In lontananza imperioso, spicca in fondo alla vallata il mega depuratore, dove arrivano tutte le fogne della città, le fogne dei ricchi(forse anche le mie). Ma i liquami del compound no. Quelli corrono a cielo aperto...la merda dei poveri e costosa da smaltire, e soprattutto non possono pagare per smaltirla! Anche in questo sono gli ultimi!!
Riscendiamo la collina per andare verso il cimitero del compound, la nostra prossima tappa
Alla nostra destra sento un gran vociare...decine di donne con la pala in mano stavano preparando una nuova zona del compound, da noi sarebbe una lottizzazione. Ancora donne al lavoro.
Egli uomini? Tanti sono sparsi nei vari pub, ad annegare la propria vita nell’alcol, che annebbia la mente, ma anche i pensieri.
Qui sono le donne che portano avanti la vita:la famiglia, il lavoro, i figli, le faccende domestiche...tutto!!
Di certo non tutti gli uomini sono uguali...anzi!!! molti sono quelli che all’alba partono con le loro bici cariche di carbone verso la città in cerca di guadagnare qualche spicciolo. Oppure che con la falce in mano vanno verso le ville dei ricchi a cercare qualche prato da tagliare. Ne vedo molti di questi uomini, ogni giorno. E vedo le loro fatiche e il loro faticoso cammino quotidiano verso la conquista di un nuovo giorno da vivere dignitosamente!!
Arriviamo finalmente al campo santo. È un luogo molto frequentato qui, ma non dai vivi che vanno a trovare i cari defunti.

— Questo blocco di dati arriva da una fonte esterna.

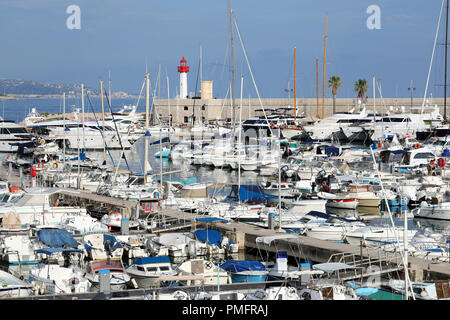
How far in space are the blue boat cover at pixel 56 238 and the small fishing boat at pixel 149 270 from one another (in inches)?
119

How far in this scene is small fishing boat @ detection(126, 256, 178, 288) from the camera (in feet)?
57.1

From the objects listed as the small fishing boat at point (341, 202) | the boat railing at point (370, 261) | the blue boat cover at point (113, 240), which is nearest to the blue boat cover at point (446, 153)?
the small fishing boat at point (341, 202)

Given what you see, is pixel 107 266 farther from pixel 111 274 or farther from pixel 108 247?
pixel 108 247

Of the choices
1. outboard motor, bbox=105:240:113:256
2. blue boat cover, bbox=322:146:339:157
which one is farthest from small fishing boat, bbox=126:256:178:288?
blue boat cover, bbox=322:146:339:157

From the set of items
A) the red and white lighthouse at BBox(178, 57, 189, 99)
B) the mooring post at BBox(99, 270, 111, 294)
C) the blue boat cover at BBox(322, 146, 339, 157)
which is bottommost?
the mooring post at BBox(99, 270, 111, 294)

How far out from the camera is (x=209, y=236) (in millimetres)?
21234

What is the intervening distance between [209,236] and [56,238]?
4.32 m

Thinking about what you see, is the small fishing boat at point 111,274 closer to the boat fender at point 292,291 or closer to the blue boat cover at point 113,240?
the blue boat cover at point 113,240

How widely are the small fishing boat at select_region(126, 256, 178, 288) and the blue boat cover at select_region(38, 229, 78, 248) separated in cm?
301

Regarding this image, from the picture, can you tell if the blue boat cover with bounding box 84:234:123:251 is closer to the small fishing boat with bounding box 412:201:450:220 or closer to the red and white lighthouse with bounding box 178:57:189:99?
the small fishing boat with bounding box 412:201:450:220

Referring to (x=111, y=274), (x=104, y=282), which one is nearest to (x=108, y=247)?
(x=111, y=274)
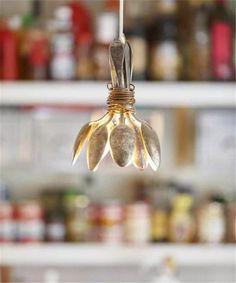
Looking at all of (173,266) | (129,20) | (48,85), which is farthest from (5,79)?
(173,266)

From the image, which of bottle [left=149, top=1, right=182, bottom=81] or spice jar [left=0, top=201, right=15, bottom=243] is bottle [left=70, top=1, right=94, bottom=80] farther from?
spice jar [left=0, top=201, right=15, bottom=243]

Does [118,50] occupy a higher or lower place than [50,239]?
higher

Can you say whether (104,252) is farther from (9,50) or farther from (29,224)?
(9,50)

La mortalità a causa di AIDS, TBC e malaria è altissima. La morte è una compagna di vita per quasi tutte le famiglie e non passa giorno che qualcuno venga seppellito.
È la triste realtà quotidiana. Già la morte è inevitabile, ma qui anche quando sarebbe evitabile, mancano i mezzi per contrastarla, e si muore ancora di malaria, curabile se diagnosticata, con poche medicine.
Da questo luogo di morte ripartiamo verso il centro nutrizionale, fine del nostro cammino. Mi giro e vedo ancora i bambini che mi seguono. La VITA che portano con il loro sorrisi sembra spingermi fuori dai miei tristi pensieri. Faccio una finta, mi giro e li rincorro per un po’. Loro divertiti scappano e subito si riavvicinano.
In mezzo a questa mattinata passata nel compound quanta vita ho vissuto, quanta miseria ho visto, quante storie mi sono state raccontate, quanta speranza ho respirato.
E quei bambini, la mia scorta, mi stavano dando l’ultimo messaggio prima del mio ritorno a casa:”Davide, corri, ci siamo noi che ti spingiamo. Non fermarti davanti alle ingiustizie, non abbatterti troppo davanti alle situazioni che non riesci ad accettare, non farti prendere dal pessimismo quando vedi che le ingiustizie a questo mondo non sembrano diminuire, non perdere il tuo tempo a farti troppe paranoie mentali!! Ci siamo noi qui dietro che ti scortiamo e che ti spingiamo!!”. Ma io mi chiedo, che futuro potranno avere questi bambini? Diventeranno alcolizzati anche loro? Una volta lasciati i loro giochi e la loro innocenza, che mondo troveranno?
Ma di nuovo sento che con i loro sorrisi e le loro corse sono li dietro di me...e non riesco a non sentirmi chiamato da loro e interpellato. Da loro, come da quell’anziana, da quella ragazza bellissima, da quei giovani ubriachi, da quella donna sulla strada.
Quei piccoli chiodi ormai sono tutti piantati e sono li per tenermi sempre sveglio ...e per provare anche stavolta a trasmettervi quello che provo.
È sera e sono sotto la doccia. Dai miei piedi ormai marroni esce tutta la polvere di una giornata vissuta per strada. “buon segno”, mi dico. Sono riuscito, almeno per qualche istante, a camminare in quella polvere, molte volte dimenticata da troppi!!
Vi ho raccontato di quei piedi sporchi!! Chissà che riesca a sporcarmeli di nuovo nel tempo che avrò da vivere qui...e soprattutto di riuscire a raccontarvi delle persone e della vita che hanno incontrato nella loro strada quei piedi!!
Vi mando un grosso abbraccio a tutti!!

Davide

P.S.non so come sia scritta questa mail, non so se i tempi dei verbi o altre cose sono giuste, non l’ho riletta e poi è tardi(è l’una!),,,portate pazienza!!!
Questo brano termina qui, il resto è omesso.